Herzl wrote The Jewish State under the direct and violent impact of these new political forces. And he was among the first to estimate correctly their chances of ultimate success. Even more important, however, than the correctness of his forecast was the fact that he was not altogether out of sympathy with the new movements. When he said, "I believe that I understand antisemitism," he meant that he not only understood historical causes and political constellations, but also that he understood-and to a certain extent, correctly-the man who hated Jews.

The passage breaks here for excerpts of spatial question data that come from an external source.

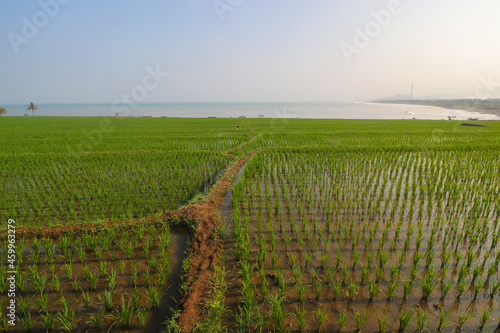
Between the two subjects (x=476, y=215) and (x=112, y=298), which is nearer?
(x=112, y=298)

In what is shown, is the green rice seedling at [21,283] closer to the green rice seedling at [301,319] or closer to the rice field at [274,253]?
the rice field at [274,253]

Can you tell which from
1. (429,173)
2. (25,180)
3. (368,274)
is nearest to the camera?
(368,274)

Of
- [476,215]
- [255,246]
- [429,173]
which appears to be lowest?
[255,246]

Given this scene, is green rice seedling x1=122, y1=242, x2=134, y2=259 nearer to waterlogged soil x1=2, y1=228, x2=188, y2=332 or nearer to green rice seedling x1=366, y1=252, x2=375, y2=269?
waterlogged soil x1=2, y1=228, x2=188, y2=332

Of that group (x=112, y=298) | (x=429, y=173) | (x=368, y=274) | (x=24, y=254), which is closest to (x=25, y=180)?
(x=24, y=254)

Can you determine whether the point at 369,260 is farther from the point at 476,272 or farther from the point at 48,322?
the point at 48,322

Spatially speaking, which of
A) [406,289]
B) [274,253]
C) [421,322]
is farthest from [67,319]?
[406,289]

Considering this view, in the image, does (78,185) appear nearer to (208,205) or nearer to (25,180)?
(25,180)
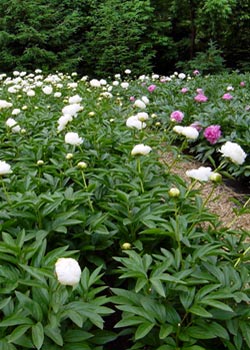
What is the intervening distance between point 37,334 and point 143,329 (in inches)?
10.8

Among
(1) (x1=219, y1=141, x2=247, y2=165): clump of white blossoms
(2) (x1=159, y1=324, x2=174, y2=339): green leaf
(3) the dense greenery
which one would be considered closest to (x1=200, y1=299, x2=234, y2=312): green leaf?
(2) (x1=159, y1=324, x2=174, y2=339): green leaf

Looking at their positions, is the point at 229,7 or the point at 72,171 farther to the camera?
the point at 229,7

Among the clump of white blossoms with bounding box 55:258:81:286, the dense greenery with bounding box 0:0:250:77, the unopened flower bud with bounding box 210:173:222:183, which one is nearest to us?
the clump of white blossoms with bounding box 55:258:81:286

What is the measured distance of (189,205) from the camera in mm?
1684

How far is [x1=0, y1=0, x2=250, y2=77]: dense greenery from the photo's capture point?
8.41m

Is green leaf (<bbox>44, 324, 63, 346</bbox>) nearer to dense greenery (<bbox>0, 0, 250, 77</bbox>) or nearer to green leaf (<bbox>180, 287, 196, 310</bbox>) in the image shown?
green leaf (<bbox>180, 287, 196, 310</bbox>)

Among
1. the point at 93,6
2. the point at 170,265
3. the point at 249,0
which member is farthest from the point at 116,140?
the point at 249,0

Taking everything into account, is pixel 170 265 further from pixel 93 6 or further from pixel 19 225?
pixel 93 6

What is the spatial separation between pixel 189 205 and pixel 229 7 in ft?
28.8

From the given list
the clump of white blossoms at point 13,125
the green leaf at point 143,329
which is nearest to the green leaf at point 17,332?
the green leaf at point 143,329

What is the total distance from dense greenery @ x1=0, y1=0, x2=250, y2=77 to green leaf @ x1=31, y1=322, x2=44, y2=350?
25.8ft

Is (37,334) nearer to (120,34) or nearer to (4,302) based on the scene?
(4,302)

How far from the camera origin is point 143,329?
1079 millimetres

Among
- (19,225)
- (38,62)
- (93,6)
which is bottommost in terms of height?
(38,62)
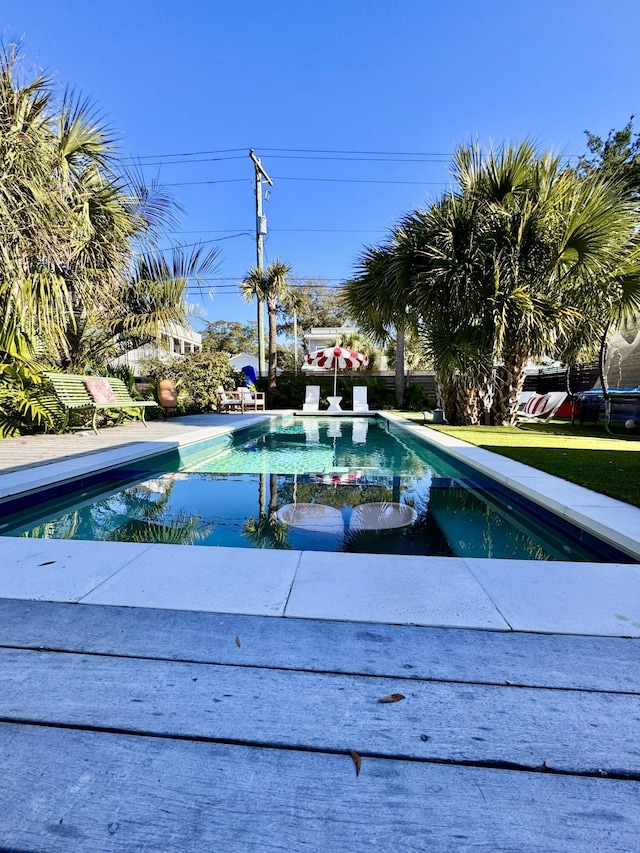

It is true, his frequent appeals to "honest antisemites" to "subscribe small amounts" to the national fund for the establishment of a Jewish state were not very realistic; and he was equally unrealistic when he invited them "whilst preserving their independence [to] combine with our officials in controlling the transfer of our estates" from the Diaspora to the Jewish homeland; and he frequently asserted, in all innocence, that antisemites would be the Jews' best friends and antisemitic governments their best allies. But this faith in antisemites expressed very eloquently and even touchingly how close his own state of mind was to that of his hostile environment and how intimately he did belong to the "alien" world.
Despite this radical—in the very Arendtian sense of going to roots of an issue—line of critique, there were things Arendt found deeply admirable that arose out of Jewish settlement in Palestine. Among these were the Cultural Zionists’ formation of Hebrew University and its fidelity to the Jewish tradition of learning, that institution’s first chancellor Judah Magnes’s programs for Arab-Jewish peace and cooperation, and the new modes of human solidarity and production pioneered by the kibbutz movement. Already in her time the possibilities those forces represented seemed to be slipping away and her writing about them is even quite rueful, despite her vaunted lack of sentimentality. She feared that these civilized hopes would be “first victims of a long period of military insecurity and nationalistic aggressiveness” to be replaced with “Chauvinism of the Balkan type [that] could use the religious concept of the chosen people and allow its meaning to degenerate into hopeless vulgarity.” It is heartbreaking to reflect that the first victims of October 7th were among the remnants of that Utopian tradition—peace-oriented kibbutzniks—and the nation that arisen to avenge their murders is not the one they wanted to build; It is much more the dark scenario that Arendt foresaw.